A Assembleia da República (AR) iniciou, nesta quarta-feira, 03 de Dezembro, a apreciação da Proposta de lei atinente ao Plano Económico e Social e Orçamento do Estado (PESOE) para o ano 2025, um documento que define os principais objectivos económicos, sociais e de politicas financeiras do Estado, bem como identifica a previsão das receitas a arrecadar, nas acções e os recursos necessários para a sua implementação, num horizonte temporal de um ano, visando materializar o Programa Quinquenal do Governo 2025-2029.
Da autoria do Governo moçambicano, o PESOE para 2026 configura-se como o principal instrumento de programação económica e financeira do Governo a curto prazo, reflectindo as prioridades nacionais para a premoção do desenvolvimento sustentável, inclusivo e resiliente.
O documento orienta a acção dos Estado na mobilização e alocação eficiente de recursos, visando salvaguardar a estabilidade macroeconómica, a modernização das infraestruturas, a transformação estrutural da economia e a melhoria das condições de vida da população.
De acordo com o Primeira-Ministra (PM), Maria Benvinda Levi, o PESOE para 2026 insere-se num contexto marcado pela necessidade de prosseguir-se com a implementação de políticas macroeconómicas e estruturais visando acelerar a recuperação económica, reforçar a resiliência face aos choques internos e externos e transformar o perfil do País.
“Assim, o Governo irá privilegiar políticas e programas destinados a estimular o investimento, incrementar a oferta de serviços sociais básicos, gerar emprego digno, promover a inclusão social e a melhorar os padrões de distribuição de rendimentos”, disse a PM ajuntando que no que concerne à economia nacional, o governo projecta alcançar um crescimento do Produto Interno Bruto (PIB) de 2,8 por cento, impulsionado, de entre outros, pelo desempenho dos sectores da indústria extractiva (4,4 por cento), construção civil (3,2 por cento), prestação de serviços (4,1 por cento), agricultura (2,5 por cento) e pescas (3,6 por cento );
Segundo a Chefe do Executivo, o governo prevê manter a taxa de inflação média anual em um dígito, situando-se em cerca de 3,7 por cento, alcançar o valor de cerca de 8,4 mil milhões de dólares norte-americanos, em exportações de bens; e constituir Reservas Internacionais Líquidas (RIL) no valor de mais 3,2 mil milhões de dólares norte-americanos, correspondente a 4,4 meses de cobertura de importações de bens e serviços não factoriais, excluindo os megaprojectos.

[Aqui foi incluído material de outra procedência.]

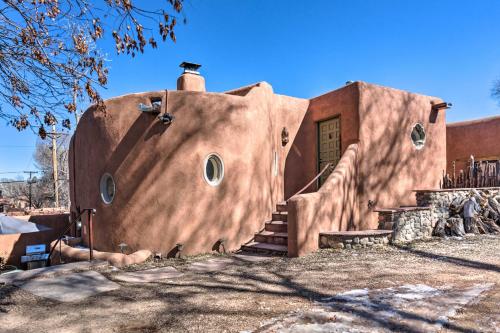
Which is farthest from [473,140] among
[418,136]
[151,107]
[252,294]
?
[252,294]

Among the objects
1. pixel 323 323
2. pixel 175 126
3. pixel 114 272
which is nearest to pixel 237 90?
A: pixel 175 126

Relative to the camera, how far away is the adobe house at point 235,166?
804 centimetres

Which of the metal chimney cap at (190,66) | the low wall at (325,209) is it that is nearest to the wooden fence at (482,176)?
the low wall at (325,209)

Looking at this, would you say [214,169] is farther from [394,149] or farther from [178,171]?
[394,149]

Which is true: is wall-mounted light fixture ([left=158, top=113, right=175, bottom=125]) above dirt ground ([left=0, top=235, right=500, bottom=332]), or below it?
above

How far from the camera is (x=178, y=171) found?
26.4ft

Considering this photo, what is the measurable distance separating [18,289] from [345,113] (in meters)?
8.36

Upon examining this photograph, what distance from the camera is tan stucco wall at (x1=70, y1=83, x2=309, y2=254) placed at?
8.05 metres

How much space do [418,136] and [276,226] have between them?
5.67 meters

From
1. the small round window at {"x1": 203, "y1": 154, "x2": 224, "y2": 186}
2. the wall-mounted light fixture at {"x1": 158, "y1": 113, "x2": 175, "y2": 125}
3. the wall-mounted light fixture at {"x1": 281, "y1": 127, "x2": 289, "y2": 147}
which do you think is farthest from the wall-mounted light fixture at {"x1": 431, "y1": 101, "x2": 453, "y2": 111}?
the wall-mounted light fixture at {"x1": 158, "y1": 113, "x2": 175, "y2": 125}

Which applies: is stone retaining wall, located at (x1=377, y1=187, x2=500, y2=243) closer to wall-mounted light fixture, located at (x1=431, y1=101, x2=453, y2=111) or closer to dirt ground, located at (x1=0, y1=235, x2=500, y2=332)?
dirt ground, located at (x1=0, y1=235, x2=500, y2=332)

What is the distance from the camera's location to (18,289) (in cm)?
492

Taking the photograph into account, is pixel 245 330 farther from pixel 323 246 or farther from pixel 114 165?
pixel 114 165

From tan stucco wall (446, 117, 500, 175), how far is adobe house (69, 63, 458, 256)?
3.98 metres
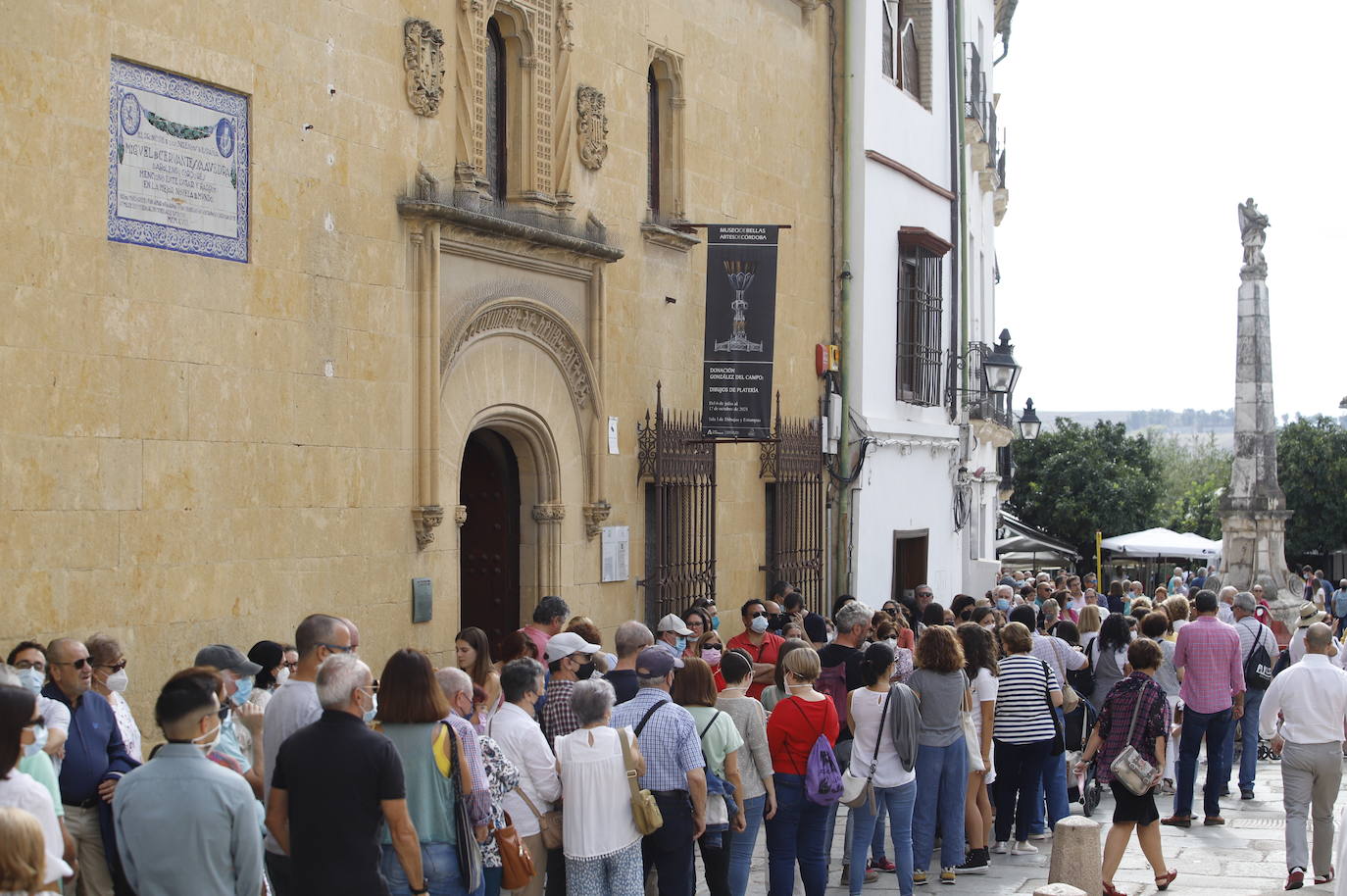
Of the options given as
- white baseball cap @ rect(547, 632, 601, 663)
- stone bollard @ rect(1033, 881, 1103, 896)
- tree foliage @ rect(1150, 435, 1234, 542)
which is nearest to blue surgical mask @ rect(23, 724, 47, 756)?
white baseball cap @ rect(547, 632, 601, 663)

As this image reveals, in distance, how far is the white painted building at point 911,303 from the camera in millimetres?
19141

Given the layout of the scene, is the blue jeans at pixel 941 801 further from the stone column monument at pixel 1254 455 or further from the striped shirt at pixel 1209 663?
the stone column monument at pixel 1254 455

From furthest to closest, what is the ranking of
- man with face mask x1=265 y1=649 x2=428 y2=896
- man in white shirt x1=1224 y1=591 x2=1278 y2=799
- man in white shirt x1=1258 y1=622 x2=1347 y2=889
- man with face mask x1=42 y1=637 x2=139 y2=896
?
man in white shirt x1=1224 y1=591 x2=1278 y2=799, man in white shirt x1=1258 y1=622 x2=1347 y2=889, man with face mask x1=42 y1=637 x2=139 y2=896, man with face mask x1=265 y1=649 x2=428 y2=896

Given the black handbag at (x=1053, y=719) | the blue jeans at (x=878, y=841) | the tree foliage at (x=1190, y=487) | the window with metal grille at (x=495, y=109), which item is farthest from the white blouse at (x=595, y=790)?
the tree foliage at (x=1190, y=487)

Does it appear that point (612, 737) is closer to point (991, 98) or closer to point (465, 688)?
point (465, 688)

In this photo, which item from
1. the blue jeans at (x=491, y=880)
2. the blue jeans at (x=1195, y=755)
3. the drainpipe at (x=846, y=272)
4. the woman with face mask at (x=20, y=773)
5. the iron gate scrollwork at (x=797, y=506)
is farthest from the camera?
the drainpipe at (x=846, y=272)

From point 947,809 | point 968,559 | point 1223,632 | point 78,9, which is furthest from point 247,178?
point 968,559

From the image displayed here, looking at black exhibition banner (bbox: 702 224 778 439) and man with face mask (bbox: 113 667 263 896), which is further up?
black exhibition banner (bbox: 702 224 778 439)

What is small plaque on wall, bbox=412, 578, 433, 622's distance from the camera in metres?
11.5

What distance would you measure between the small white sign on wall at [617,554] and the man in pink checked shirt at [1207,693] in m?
4.75

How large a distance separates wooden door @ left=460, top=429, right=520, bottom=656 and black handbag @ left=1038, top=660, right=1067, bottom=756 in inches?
179

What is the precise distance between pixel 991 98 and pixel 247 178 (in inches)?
834

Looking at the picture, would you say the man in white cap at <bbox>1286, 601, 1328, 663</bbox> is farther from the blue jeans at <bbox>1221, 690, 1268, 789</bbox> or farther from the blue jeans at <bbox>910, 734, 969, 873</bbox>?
the blue jeans at <bbox>910, 734, 969, 873</bbox>

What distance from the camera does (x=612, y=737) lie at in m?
7.41
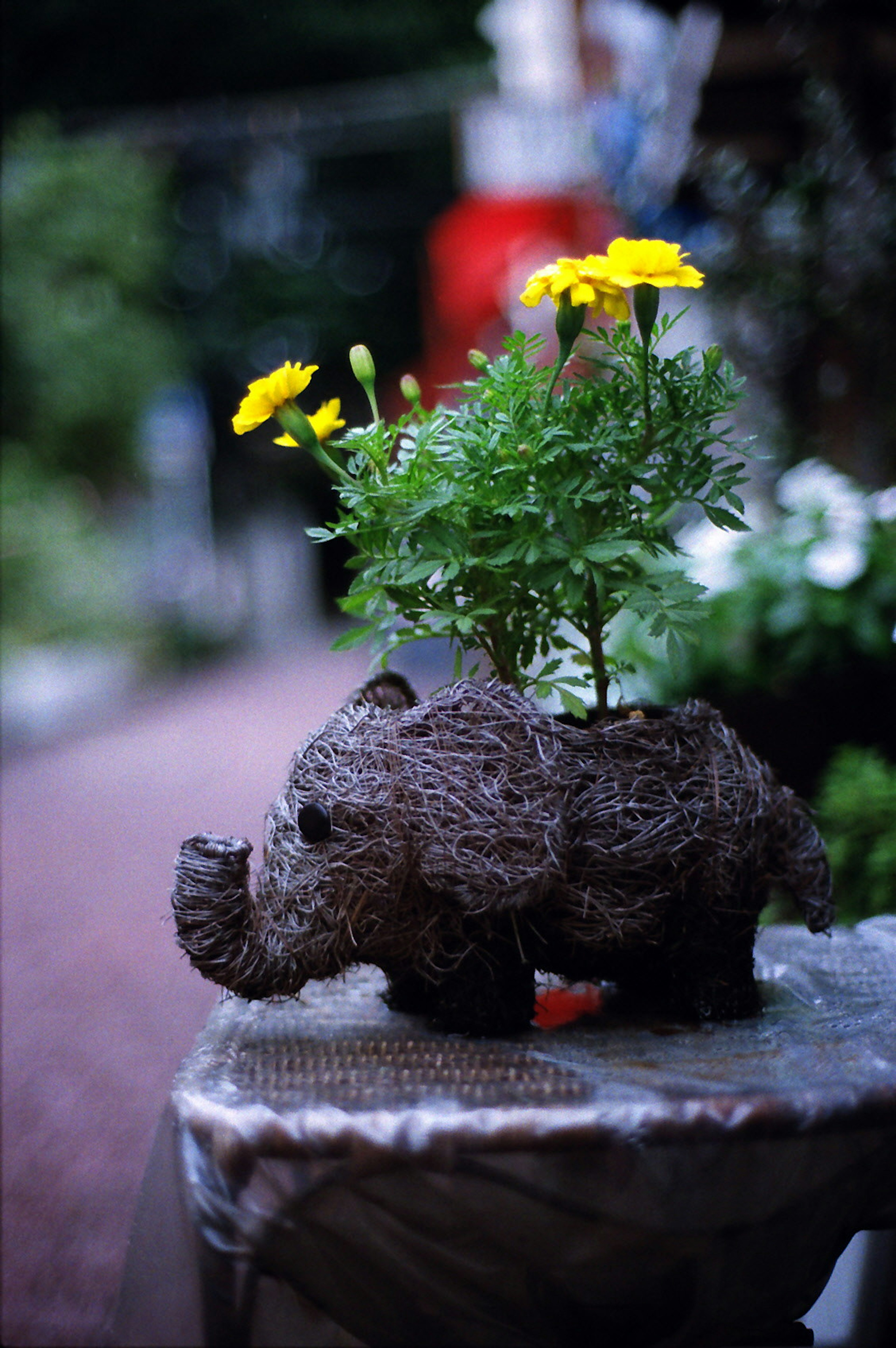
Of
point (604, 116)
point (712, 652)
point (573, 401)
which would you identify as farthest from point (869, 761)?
point (604, 116)

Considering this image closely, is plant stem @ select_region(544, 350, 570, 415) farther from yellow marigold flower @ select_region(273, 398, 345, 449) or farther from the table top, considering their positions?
the table top

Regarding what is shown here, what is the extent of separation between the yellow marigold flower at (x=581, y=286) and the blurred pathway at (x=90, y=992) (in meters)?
0.64

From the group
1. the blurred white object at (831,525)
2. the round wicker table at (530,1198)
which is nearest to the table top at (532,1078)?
the round wicker table at (530,1198)

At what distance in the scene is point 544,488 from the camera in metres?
1.17

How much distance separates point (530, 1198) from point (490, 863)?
1.03ft

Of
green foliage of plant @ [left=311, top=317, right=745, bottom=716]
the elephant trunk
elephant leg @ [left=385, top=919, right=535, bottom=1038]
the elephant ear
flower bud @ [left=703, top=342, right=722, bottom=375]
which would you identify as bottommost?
elephant leg @ [left=385, top=919, right=535, bottom=1038]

“Esperamos ainda que o nosso país registe, em 2026, um fluxo de investimento directo estrangeiro líquido de mais de 5,8 mil milhões de dólares norte-americanos, contra os cerca de 4,8 mil milhões de dólares norte-americanos previstos para 2025”, disse a PM.
Neste sentido, e com base nos pressupostos definidos, o Governo projecta que as Despesas do Estado atinjam 520.634,2 milhões de Meticais em 2026, o que corresponde a 31. 8 por cento do PIB e uma redução em termos reais de 1.4 pontos percentuais relativamente à previsão de 2025.
Deste montante, segundo explica o Governo, 363.102,9 milhões de meticais são destinados às Despesas de Funcionamento, 100.842,4 milhões às Despesas de Investimento e 56.688.8 milhões de meticais às Operações Financeiras, equivalente a 22.2 por cento, 6.2 por cento e 3.5 por cento do PIB, respectivamente.
A nível internacional, segundo o documento, o Governo prevê que a actividade económica global alcance a taxa de 3.1 por cento em 2026, sustentada pela estabilidade gradual dos mercados financeiros, recuperação de procura global, controlo das pressões inflacionárias e o avanço tecnológico associado a transação energética.
“Para os países de África, prevê-se um crescimento do Produto Interno Bruto (PIB) de 4,4 por cento, em 2026, sendo que a região da África Austral irá registar um crescimento estimado em 2,6 por cento”, disse a Primeira-Ministra alertando, no entanto que a trajetória de crescimento económico mundial contínua sensível aos riscos associados a volatilidade dos preços das matérias-primas, às tensões geopolíticas e às disputas comerciais susceptíveis de criar disrupções nas cadeias de oferta global.